We must also be mindful that the interpretation by the agency administering the statute should be accorded great weight by the courts. Peper v. Princeton Univ. Bd. of Trustees, 77 N.J. 55, 69-70 (1978). Self v. Board of Review, 91 N.J. 453 (1982).

Our examination of the legislative history reveals that prior to amendments to the act adopted in 1967, both subsections 4(e) and 19(u) contained only base week minimum requirements -- at that time 17 weeks. By virtue of L. 1967, c. 30, an alternative minimum earnings provision in the amount of $1,350 was added to subsection 4(e). However, subsection 19(u) was not amended at that time. It was not until seven years later, in 1974, that subsection 4(e) was again amended to increase the

[188 NJSuper Page 76]

base week minimum to 20 weeks from 17 weeks and to increase the alternative monetary amount to $2,200 from $1,350. See L. 1974, c. 86, ยง 2. Subsection 19(u) was also amended at the same time to increase the base week minimum to 20 weeks. It is highly significant that despite the fact that subsections 4(e) and 19(u) were simultaneously amended in 1974, no monetary alternative was added to subsection 19(u). The subsequent amendments to these sections in 1977, L. 1977, c. 307, and in later years made no changes that are here pertinent.

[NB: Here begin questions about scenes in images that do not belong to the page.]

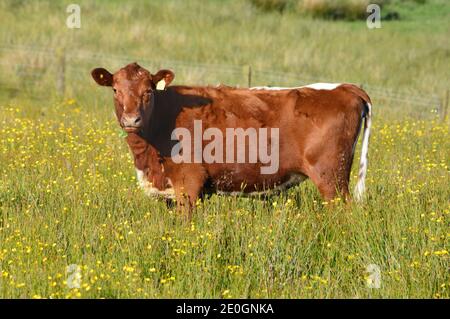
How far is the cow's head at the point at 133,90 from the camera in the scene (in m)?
7.32

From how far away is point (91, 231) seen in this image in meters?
6.71

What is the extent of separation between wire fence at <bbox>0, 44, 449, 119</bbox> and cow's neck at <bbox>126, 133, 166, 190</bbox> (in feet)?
33.7

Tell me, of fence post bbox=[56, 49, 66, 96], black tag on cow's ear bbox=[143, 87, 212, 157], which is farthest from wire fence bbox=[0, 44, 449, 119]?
black tag on cow's ear bbox=[143, 87, 212, 157]

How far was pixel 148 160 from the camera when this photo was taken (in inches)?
308

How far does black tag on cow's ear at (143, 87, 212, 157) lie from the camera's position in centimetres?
785

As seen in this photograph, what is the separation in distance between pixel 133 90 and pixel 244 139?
111 cm

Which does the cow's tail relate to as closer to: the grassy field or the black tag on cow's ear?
the grassy field

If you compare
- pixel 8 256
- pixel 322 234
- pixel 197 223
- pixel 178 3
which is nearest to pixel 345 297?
pixel 322 234

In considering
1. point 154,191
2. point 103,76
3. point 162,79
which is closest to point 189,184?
point 154,191

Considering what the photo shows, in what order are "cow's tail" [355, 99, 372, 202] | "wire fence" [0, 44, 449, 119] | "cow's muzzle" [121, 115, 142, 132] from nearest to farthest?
"cow's muzzle" [121, 115, 142, 132] → "cow's tail" [355, 99, 372, 202] → "wire fence" [0, 44, 449, 119]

Subsection 4(e) is located in that part of the statute which establishes eligibility to collect unemployment benefits. N.J.S.A. 43:21-4. As previously noted, subsection 19(u) is contained in the definitions section of the statute and defines average weekly wage. Our disagreements with Schatz are twofold. First, we disagree with the court's conclusion:

In our view the constructional problem arises simply by reason of legislative inadvertence in having failed to amend N.J.S.A. 43:21-19(u) at the time of 1977 amendment of N.J.S.A. 43:21-4(e). [177 N.J. Super. at 250]

The 1977 amendment, L. 1977, c. 307, made no pertinent changes in either subsections 4(e) or 19(u). The monetary alternative to the base week minimum in subsection 4(e) was actually added to the statute in 1967 by L. 1967, c. 30. It was subsequently amended by L. 1974, c. 86.

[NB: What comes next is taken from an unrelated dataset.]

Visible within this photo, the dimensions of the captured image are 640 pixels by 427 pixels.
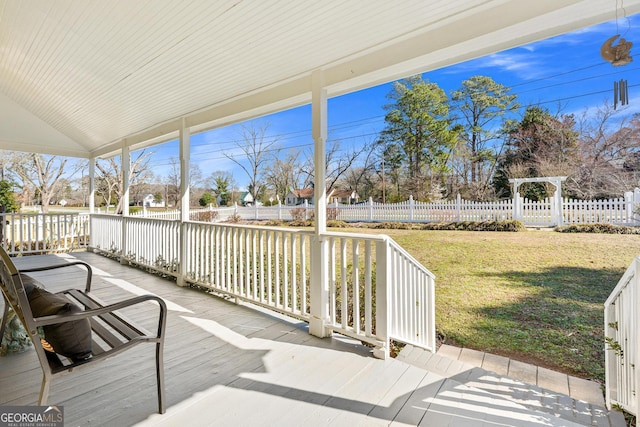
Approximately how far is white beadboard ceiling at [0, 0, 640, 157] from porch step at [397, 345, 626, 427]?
237 centimetres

Second, we agree with appellant's argument that in 1974 when both provisions were revised simultaneously the fact that no monetary alternative was added to subsection 19(u), such as had been incorporated in subsection 4(e) in 1967 and increased in 1974, is indicative of a legislative intent to not incorporate a monetary alternative into subsection 19(u). We are persuaded that the simultaneous changes in subsections 4(e) and 19(u) effected by the 1974 amendments, L. 1974, c. 86, coupled with the wholly different purposes of the two provisions, convincingly demonstrate that the failure to include a monetary alternative in subsection 19(u) stems not from any legislative inadvertence, but from deliberate legislative choice. As was observed in Hancock v. Board of Review, 46 N.J. Super. 418 (App.Div.1957):

[188 NJSuper Page 77]

The court's duty is to construe a statute and not to write into it conditions or qualifications. That is a legislative function. . . We are not unmindful of the fact that the beneficent object of this statute is to minimize loss to workers by unemployment compensation benefits. However, we may not accomplish that desired result by extending the application of the statute to factual situations not covered by its provisions. . . . [at 421]

Accordingly, the decision of the Board of Review fixing the rate at $95 a week is reversed. The benefit rate of $44 a week as determined by the local office and the Appeals Tribunal is reinstated. This decision shall operate prospectively only, which means that all claims filed before the date of this opinion will not be affected by this decision.